Your task — Copy word for word the lines below, from the line with "this 320×180 image." to the line with "rusty door panel [508, 202, 664, 556]", including both of those lines.

## Start

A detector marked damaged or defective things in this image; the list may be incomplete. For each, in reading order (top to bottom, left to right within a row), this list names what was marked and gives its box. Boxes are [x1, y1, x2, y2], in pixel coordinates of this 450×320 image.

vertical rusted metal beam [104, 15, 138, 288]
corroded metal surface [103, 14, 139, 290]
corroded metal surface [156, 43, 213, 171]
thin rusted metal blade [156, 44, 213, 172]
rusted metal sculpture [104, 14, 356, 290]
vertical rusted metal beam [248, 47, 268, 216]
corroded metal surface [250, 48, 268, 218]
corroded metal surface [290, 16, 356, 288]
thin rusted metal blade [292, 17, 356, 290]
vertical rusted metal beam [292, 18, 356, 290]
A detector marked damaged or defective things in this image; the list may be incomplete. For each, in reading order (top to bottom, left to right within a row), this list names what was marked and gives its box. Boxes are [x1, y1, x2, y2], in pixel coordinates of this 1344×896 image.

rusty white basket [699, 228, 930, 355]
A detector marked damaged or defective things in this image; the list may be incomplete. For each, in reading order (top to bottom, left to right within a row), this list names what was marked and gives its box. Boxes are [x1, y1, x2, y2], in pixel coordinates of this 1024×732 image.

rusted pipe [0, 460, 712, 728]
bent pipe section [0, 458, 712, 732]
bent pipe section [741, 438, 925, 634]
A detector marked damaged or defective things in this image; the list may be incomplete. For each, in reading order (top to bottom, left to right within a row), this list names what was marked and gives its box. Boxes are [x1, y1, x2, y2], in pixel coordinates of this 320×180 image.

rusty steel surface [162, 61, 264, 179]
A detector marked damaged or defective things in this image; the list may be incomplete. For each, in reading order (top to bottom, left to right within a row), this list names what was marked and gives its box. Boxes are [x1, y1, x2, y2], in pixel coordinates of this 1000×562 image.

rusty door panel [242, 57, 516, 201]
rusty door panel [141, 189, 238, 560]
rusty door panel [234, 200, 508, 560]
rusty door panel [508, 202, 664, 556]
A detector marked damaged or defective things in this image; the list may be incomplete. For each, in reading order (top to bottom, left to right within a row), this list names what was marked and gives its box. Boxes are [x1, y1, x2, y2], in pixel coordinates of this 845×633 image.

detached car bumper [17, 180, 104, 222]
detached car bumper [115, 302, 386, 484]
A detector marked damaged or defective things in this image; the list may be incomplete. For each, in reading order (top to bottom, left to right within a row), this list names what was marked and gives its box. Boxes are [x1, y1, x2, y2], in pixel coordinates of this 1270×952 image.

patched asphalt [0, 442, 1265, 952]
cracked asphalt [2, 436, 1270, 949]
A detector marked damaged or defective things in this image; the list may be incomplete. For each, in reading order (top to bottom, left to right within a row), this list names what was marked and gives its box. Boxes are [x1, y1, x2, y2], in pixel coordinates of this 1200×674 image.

## End

Completed task —
A detector marked damaged or defective things in this image; the list may be incomplete. For each, in reading order (top to bottom, left to right within a row), this list names what was marked and gives its box. Boxes are [x1, y1, x2, y2], in pixel coordinates of this 320×180 image.

rusty steel surface [162, 61, 264, 179]
A detector marked damaged or defective things in this image; the list may be incomplete. For each, in reading order (top to bottom, left to right within a row), this list names what was marked and gives its box. Boxes are [x1, y1, x2, y2], in pixel coordinates of this 1000×562 image.

rusty door panel [242, 57, 516, 201]
rusty door panel [141, 189, 238, 560]
rusty door panel [234, 200, 508, 560]
rusty door panel [508, 202, 664, 556]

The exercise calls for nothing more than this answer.